Les conséquences d’un Sahara plus chaud et plus vert se feraient sentir dans le monde entier, de la sécheresse en Amazonie à la perte en mer dans l’Arctique
Couvrir 20% du Sahara avec des fermes solaires augmente les températures locales dans le désert de 1,5 ° C selon notre modèle. Avec une couverture de 50%, l’augmentation de la température est de 2,5 ° C. Ce réchauffement finira par se propager dans le monde entier par le mouvement de l’atmosphère et des océans, augmentant la température moyenne mondiale de 0,16 ° C pour une couverture de 20% et de 0,39 ° C pour une couverture de 50%.
Le changement de température planétaire n’est cependant pas uniforme — les régions polaires se réchaufferaient plus que les tropiques, augmentant ainsi la perte de glace de mer dans l’Arctique. Cela pourrait encore accélérer le réchauffement, car la fonte de la glace de mer expose l’eau sombre qui absorbe beaucoup plus d’énergie solaire.
Cette nouvelle source de chaleur massive dans le Sahara réorganise la circulation mondiale de l’air et des océans, affectant les régimes de précipitations dans le monde entier.
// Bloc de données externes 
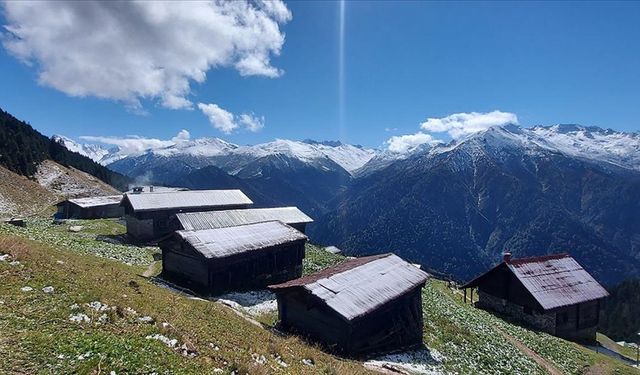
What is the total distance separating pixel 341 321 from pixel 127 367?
18.6 m

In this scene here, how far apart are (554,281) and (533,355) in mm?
23775

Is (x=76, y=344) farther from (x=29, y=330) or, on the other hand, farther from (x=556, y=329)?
(x=556, y=329)

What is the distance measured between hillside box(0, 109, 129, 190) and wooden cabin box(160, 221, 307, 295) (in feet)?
330

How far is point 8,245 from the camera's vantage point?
23.9m

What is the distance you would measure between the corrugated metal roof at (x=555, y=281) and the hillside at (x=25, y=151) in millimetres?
130571

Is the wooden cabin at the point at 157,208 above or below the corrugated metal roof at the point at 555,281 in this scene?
above

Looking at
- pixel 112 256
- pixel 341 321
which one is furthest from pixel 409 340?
pixel 112 256

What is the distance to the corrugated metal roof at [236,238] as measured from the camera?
41438 millimetres

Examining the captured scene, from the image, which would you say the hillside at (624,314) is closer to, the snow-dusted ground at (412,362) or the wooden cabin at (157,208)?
the snow-dusted ground at (412,362)

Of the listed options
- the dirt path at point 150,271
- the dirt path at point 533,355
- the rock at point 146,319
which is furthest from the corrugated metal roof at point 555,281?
the rock at point 146,319

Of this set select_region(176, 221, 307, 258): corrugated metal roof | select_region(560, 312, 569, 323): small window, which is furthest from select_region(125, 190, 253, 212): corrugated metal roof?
select_region(560, 312, 569, 323): small window

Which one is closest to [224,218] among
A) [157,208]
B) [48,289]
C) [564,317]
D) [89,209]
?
[157,208]

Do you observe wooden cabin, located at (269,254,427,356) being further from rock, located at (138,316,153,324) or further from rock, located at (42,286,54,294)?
rock, located at (42,286,54,294)

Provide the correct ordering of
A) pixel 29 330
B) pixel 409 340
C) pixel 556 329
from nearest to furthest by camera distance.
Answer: pixel 29 330, pixel 409 340, pixel 556 329
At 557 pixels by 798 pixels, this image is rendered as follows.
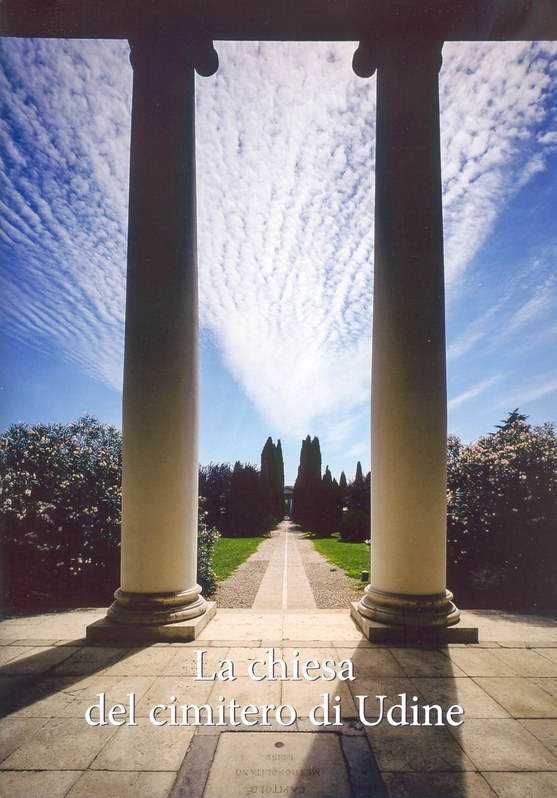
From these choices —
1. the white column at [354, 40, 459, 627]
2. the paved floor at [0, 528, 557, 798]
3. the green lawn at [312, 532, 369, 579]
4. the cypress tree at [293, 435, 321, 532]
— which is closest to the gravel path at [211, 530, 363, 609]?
the green lawn at [312, 532, 369, 579]

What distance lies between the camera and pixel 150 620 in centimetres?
1656

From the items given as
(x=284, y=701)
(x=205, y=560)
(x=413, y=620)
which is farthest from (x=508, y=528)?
(x=284, y=701)

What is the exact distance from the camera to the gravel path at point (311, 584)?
106ft

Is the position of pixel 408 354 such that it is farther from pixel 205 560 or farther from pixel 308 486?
pixel 308 486

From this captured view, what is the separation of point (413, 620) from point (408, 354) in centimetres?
955

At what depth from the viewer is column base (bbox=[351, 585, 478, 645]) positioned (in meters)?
16.2

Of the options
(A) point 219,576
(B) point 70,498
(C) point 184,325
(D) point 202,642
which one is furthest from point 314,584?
(C) point 184,325

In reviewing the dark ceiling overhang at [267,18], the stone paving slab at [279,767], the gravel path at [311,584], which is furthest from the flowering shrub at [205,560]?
the dark ceiling overhang at [267,18]

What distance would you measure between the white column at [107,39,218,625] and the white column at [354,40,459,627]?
7.37 metres

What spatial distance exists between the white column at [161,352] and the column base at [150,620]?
0.04 m

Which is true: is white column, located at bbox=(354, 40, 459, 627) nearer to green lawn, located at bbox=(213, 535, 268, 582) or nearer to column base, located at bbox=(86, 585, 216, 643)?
column base, located at bbox=(86, 585, 216, 643)

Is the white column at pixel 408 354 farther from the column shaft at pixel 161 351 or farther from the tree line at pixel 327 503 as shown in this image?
the tree line at pixel 327 503

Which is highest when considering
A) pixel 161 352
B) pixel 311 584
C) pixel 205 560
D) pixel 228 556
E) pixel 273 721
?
pixel 161 352

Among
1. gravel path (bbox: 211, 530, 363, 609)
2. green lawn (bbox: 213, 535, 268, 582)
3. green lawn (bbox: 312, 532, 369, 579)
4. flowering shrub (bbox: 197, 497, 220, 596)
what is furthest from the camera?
green lawn (bbox: 312, 532, 369, 579)
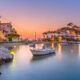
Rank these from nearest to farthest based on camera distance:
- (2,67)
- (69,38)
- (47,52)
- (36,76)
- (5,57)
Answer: (36,76), (2,67), (5,57), (47,52), (69,38)

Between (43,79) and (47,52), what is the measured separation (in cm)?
1593

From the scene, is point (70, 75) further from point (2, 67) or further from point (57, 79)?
point (2, 67)

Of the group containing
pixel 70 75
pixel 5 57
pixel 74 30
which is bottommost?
pixel 70 75

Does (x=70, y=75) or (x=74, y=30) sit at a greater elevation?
(x=74, y=30)

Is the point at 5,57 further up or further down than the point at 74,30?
further down

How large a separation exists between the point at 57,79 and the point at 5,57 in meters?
8.90

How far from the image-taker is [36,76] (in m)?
13.6

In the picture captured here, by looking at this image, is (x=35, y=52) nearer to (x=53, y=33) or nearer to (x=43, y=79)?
(x=43, y=79)

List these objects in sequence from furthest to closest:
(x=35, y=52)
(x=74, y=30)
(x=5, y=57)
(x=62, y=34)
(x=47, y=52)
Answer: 1. (x=74, y=30)
2. (x=62, y=34)
3. (x=47, y=52)
4. (x=35, y=52)
5. (x=5, y=57)

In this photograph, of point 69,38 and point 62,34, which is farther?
point 62,34

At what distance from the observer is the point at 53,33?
158500 millimetres

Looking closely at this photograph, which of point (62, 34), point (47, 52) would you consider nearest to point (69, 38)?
point (62, 34)

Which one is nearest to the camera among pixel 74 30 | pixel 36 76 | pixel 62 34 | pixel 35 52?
pixel 36 76

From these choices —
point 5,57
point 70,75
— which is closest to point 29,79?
point 70,75
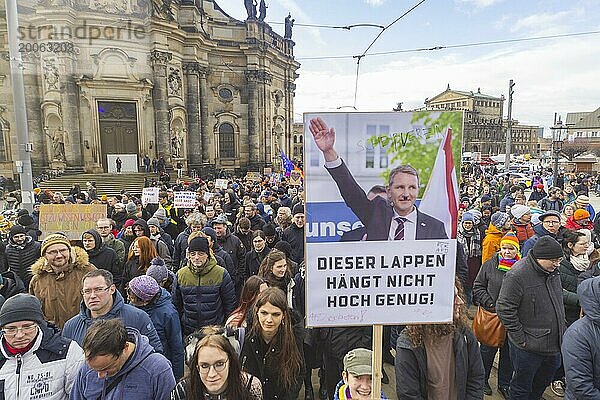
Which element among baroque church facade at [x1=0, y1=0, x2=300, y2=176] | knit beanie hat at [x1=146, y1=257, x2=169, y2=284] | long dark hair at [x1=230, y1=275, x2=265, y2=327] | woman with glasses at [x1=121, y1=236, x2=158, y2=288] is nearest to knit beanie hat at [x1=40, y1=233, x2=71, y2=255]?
knit beanie hat at [x1=146, y1=257, x2=169, y2=284]

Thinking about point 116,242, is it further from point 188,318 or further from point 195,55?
point 195,55

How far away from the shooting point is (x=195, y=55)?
30.5 meters

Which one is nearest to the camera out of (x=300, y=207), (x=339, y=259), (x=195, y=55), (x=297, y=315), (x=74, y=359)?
(x=339, y=259)

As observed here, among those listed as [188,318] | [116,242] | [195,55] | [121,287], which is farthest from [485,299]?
[195,55]

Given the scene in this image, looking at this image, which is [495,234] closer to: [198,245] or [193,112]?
[198,245]

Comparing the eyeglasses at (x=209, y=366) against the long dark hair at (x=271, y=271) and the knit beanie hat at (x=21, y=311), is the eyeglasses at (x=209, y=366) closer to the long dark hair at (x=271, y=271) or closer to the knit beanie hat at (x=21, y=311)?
the knit beanie hat at (x=21, y=311)

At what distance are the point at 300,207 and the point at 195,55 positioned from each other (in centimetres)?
2697

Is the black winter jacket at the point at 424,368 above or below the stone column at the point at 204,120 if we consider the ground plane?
A: below

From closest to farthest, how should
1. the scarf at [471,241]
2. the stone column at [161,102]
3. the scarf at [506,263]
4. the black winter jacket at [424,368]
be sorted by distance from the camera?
the black winter jacket at [424,368] < the scarf at [506,263] < the scarf at [471,241] < the stone column at [161,102]

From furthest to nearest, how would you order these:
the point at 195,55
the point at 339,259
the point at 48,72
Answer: the point at 195,55, the point at 48,72, the point at 339,259

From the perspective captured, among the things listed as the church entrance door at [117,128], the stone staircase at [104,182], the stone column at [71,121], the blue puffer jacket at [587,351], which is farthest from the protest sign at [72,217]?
the church entrance door at [117,128]

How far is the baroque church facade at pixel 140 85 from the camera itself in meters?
24.4

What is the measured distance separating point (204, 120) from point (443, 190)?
3186 centimetres

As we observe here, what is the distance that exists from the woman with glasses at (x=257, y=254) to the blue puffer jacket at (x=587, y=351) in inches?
158
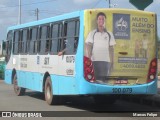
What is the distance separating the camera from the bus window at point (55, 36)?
15945 mm

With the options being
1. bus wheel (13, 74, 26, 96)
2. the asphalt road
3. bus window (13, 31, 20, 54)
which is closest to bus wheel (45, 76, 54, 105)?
the asphalt road

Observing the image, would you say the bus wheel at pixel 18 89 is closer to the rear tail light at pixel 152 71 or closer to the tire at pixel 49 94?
the tire at pixel 49 94

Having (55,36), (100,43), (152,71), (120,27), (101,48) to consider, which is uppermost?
(120,27)

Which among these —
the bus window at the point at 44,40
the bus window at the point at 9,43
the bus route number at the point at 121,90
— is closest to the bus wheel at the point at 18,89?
the bus window at the point at 9,43

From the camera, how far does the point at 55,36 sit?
53.5 ft

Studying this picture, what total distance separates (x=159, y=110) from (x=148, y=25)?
8.60 ft

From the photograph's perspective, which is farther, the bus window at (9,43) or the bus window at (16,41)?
the bus window at (9,43)

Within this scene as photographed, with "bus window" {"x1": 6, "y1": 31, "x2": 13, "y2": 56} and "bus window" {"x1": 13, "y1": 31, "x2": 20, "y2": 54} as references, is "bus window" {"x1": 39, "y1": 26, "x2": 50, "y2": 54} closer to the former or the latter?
"bus window" {"x1": 13, "y1": 31, "x2": 20, "y2": 54}

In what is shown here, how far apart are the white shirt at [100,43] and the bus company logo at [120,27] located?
20 centimetres

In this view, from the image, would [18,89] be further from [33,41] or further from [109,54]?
[109,54]

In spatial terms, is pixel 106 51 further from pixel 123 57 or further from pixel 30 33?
pixel 30 33

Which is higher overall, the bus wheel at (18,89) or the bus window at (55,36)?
the bus window at (55,36)

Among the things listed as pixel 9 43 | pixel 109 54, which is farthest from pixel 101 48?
pixel 9 43

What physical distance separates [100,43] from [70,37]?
4.43 ft
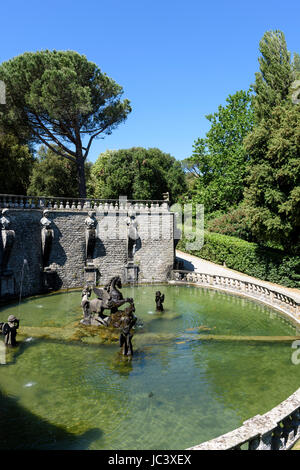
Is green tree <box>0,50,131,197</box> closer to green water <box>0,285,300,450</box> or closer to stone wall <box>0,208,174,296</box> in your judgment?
stone wall <box>0,208,174,296</box>

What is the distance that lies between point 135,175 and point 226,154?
1544cm

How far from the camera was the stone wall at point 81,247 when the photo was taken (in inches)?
781

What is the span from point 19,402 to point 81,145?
77.6ft

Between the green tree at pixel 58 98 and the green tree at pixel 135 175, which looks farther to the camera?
the green tree at pixel 135 175

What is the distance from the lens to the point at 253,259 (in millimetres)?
23547

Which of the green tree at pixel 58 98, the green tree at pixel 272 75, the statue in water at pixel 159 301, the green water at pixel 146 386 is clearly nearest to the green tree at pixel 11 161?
the green tree at pixel 58 98

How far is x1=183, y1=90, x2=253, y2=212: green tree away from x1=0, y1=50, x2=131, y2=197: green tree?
473 inches

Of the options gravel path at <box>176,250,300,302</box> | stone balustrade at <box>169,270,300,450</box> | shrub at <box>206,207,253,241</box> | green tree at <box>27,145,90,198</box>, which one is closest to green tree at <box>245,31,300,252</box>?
gravel path at <box>176,250,300,302</box>

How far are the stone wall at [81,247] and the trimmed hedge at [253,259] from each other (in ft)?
17.8

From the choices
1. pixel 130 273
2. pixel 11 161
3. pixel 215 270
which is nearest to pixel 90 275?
pixel 130 273

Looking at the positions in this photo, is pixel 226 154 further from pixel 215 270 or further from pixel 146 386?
pixel 146 386

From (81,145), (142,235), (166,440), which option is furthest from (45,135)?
(166,440)

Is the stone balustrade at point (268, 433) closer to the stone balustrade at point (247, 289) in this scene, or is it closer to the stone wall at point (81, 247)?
the stone balustrade at point (247, 289)

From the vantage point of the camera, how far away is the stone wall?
19.8 metres
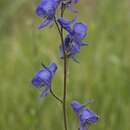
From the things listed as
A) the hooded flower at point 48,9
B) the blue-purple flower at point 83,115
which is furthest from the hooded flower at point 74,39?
the blue-purple flower at point 83,115

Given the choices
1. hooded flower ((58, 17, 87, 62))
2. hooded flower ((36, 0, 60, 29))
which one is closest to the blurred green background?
hooded flower ((58, 17, 87, 62))

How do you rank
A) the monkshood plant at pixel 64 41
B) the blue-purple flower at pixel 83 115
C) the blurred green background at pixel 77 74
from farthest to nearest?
the blurred green background at pixel 77 74
the blue-purple flower at pixel 83 115
the monkshood plant at pixel 64 41

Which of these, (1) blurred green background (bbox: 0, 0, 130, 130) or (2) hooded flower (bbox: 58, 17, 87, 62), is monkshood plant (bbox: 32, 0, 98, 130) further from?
(1) blurred green background (bbox: 0, 0, 130, 130)

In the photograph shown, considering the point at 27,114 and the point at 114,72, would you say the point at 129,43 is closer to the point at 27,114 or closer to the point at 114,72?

La bande étroite de fortes précipitations dans les tropiques, qui représente plus de 30% des précipitations mondiales et soutient les forêts tropicales de l’Amazonie et du bassin du Congo, se déplace vers le nord dans nos simulations.
Pour la région amazonienne, cela provoque des sécheresses car moins d’humidité arrive de l’océan. À peu près la même quantité de précipitations supplémentaires qui tombe sur le Sahara en raison des effets d’assombrissement de la surface des panneaux solaires est perdue de l’Amazonie. Le modèle prévoit également des cyclones tropicaux plus fréquents frappant les côtes nord-américaines et est-asiatiques.
Certains processus importants manquent encore à notre modèle, tels que la poussière soufflée par les grands déserts. La poussière saharienne, portée par le vent, est une source vitale de nutriments pour l’Amazonie et l’océan Atlantique.
Un Sahara plus vert pourrait donc avoir un effet global encore plus important que ce que nos simulations suggéraient.
Nous commençons seulement à comprendre les conséquences potentielles de l’établissement de fermes solaires massives dans les déserts du monde. Des solutions comme celle-ci peuvent aider la société à sortir de l’énergie fossile, mais les études du système terrestre comme la nôtre soulignent l’importance de prendre en compte les nombreuses réponses couplées de l’atmosphère, des océans et de la surface terrestre lors de l’examen de leurs avantages et risques.
Cet article est republié de The Conversation sous licence Creative Commons.